Es dauerte nur unwesentlich länger, vermutlich bis elf oder zwölf, bis die Welle der Empörung das türkische Parlament erfasste. Besonders die türkischstämmigen Abgeordneten des Bundestages bekamen eine ordentliche Breitseite: Sie bezeichnete der türkische Präsident Erdoğan als „verlängerten Arm der PKK“. Weiter führte er gegenüber Cem Özdemir und anderen türkischstämmigen Abgeordneten aus: "Manche sagen, das seien Türken. Was denn für Türken bitte?" Das Blut der Abgeordneten müsse "durch einen Labortest untersucht werden“.
In weiteren Drohszenarien gegenüber Deutschland und der EU sagte Erdoğan unter anderem: "Ey, Deutschland, ich sage es noch mal: Leg erst mal Rechenschaft ab für den Holocaust, leg erst mal Rechenschaft darüber ab, wie du in Namibia 100.000 Menschen umgebracht hast. Ihr seid das letzte Land, das die Türkei mit dem sogenannten Völkermord an den Armeniern beschuldigen kann".
Das ist, einmal mehr, das klassische Verhalten der türkischen Regierung – ein Verhalten, das übrigens auch hierzulande von Vertretern der Islamverbände immer wieder zu beobachten ist: Unmittelbares Schlüpfen in die Opferrolle und Verdrängen der eigentlichen Thematik.

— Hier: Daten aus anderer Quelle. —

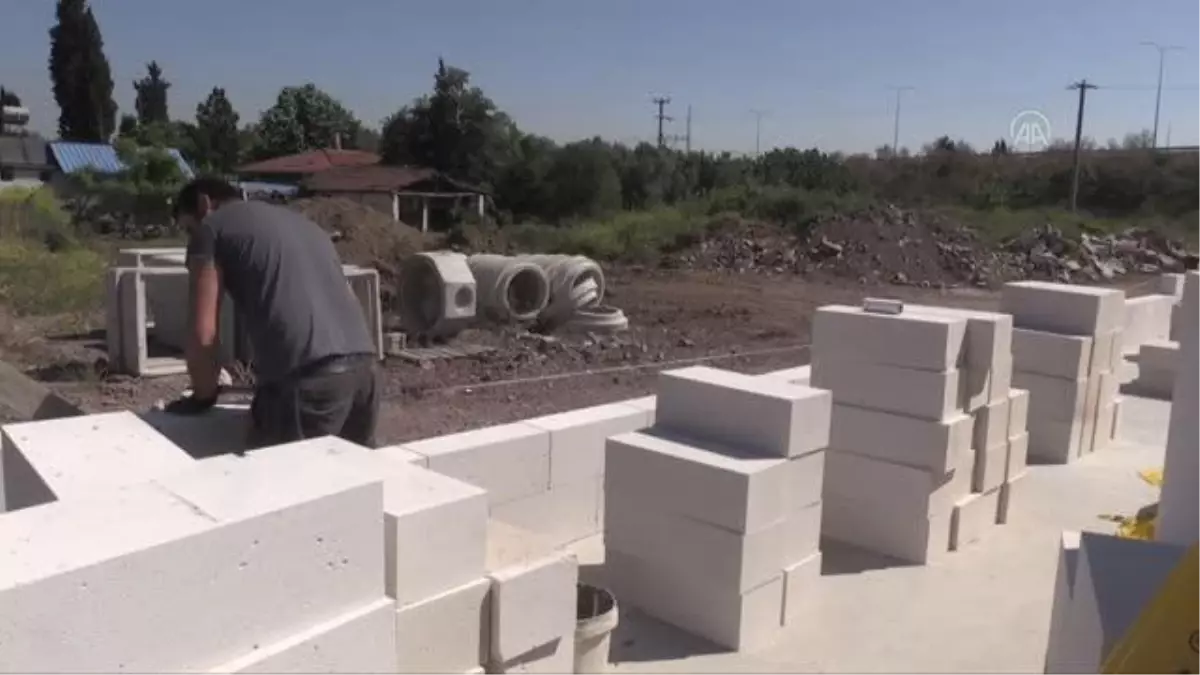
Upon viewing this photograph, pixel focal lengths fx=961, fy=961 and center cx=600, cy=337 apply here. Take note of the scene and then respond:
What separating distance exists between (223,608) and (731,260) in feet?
66.6

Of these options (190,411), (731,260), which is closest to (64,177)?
(731,260)

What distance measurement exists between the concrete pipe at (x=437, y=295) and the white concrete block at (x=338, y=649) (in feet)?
29.7

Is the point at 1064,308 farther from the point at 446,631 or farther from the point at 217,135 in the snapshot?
the point at 217,135

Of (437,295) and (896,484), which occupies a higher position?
(437,295)

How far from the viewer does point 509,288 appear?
41.9 ft

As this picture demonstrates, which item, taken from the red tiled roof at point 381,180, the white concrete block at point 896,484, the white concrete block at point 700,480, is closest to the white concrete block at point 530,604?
the white concrete block at point 700,480

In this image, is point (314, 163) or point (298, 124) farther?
point (298, 124)

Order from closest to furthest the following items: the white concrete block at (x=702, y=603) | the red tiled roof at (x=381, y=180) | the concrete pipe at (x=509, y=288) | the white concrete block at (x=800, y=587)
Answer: the white concrete block at (x=702, y=603) < the white concrete block at (x=800, y=587) < the concrete pipe at (x=509, y=288) < the red tiled roof at (x=381, y=180)

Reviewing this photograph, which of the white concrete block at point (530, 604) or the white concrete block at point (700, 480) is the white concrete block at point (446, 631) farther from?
the white concrete block at point (700, 480)

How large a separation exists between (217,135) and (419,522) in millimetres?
57775

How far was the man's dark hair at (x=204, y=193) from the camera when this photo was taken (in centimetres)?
341

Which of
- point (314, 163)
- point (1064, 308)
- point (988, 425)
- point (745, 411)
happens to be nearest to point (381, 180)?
point (314, 163)

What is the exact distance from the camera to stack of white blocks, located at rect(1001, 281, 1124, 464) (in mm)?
6723

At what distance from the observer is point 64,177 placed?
38531 millimetres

Leider hakt zudem auch die Argumentation, die Erdoğan & Co. benutzen: Deutschland hat sich nicht nur klar zum Genozid an 6 Millionen Juden während des Zweiten Weltkriegs bekannt, es hat für diese Taten nicht nur moralisch und finanziell gebüßt, es ist schon fast traumatisiert und wird immer wieder auf diese abscheulichen Verbrechen hingewiesen. Der positive Effekt: Ein solches Szenario ist aus meiner Sicht in Deutschland in keinster Weise mehr denkbar. Der negative Effekt: Man beraubt sich ein Stück weit des Stolzes auf die eigene Nation, auf das, was seit 1945 aus Deutschland wurde. Bis 2006 wäre doch kaum jemand auf die Idee gekommen, öffentlich eine Deutschlandfahne zu zeigen. Da bedurfte es erst einer Fußballweltmeisterschaft und der Ermutigung der ausländischen Gäste zu ein bisschen mehr Nationalstolz. Was uns das Ausland längst verziehen hat ist jedoch in den Köpfen der deutschen Bevölkerung nach wie vor eingebrannt. Und das ist im Prinzip auch gut so. Ein wenig mehr Lockerheit in Sachen Patriotismus täte uns dennoch ganz gut.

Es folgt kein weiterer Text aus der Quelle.